Use-case preset

Multi-turn customer service cost calculator

Long support conversations with case history and KB chunks.

Multi-turn support conversations typically include a persistent system prompt with agent guidelines, the customer's case history, and 2–5 relevant knowledge-base chunks retrieved per turn. Output is short: acknowledgments, follow-up questions, or resolution steps. The 85/15 input/output ratio reflects that context dominates token spend.

Context is set to 16k to hold a full case thread plus KB snippets without truncation. Prompt caching saves 50–70% on input costs because the system prompt and KB chunks repeat across every turn in a session. Latency is best-effort; most support queues can tolerate a few seconds. The main cost lever here is cache hit rate — segment sessions cleanly and keep the cached prefix stable. Watch for cache misses caused by dynamic timestamps or session metadata injected before the KB chunks.

Recommended models

meta/llama-3.3-70b-instruct

Strong instruction following and long-context coherence at mid-tier cost; good default for support workloads.

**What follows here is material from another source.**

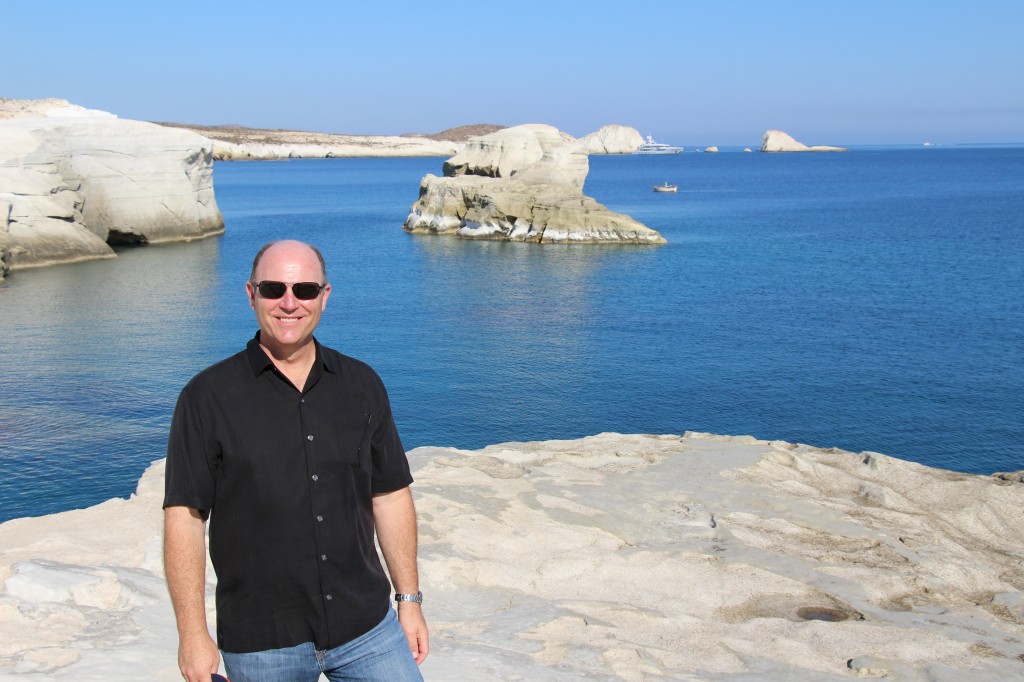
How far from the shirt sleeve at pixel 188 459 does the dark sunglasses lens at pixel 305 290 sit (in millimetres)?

alibaba/qwen-2.5-72b-instruct

Competitive input pricing with solid multi-turn consistency; handles KB chunk injection well.

mistralai/mistral-large-2

Reliable instruction adherence and low hallucination rate on factual KB retrieval.

cohere/command-r-plus

Built-in RAG tooling and native prompt caching support make it a natural fit for KB-augmented support.

deepseek/deepseek-v3

Low input cost with strong reasoning; useful when ticket complexity requires nuanced responses.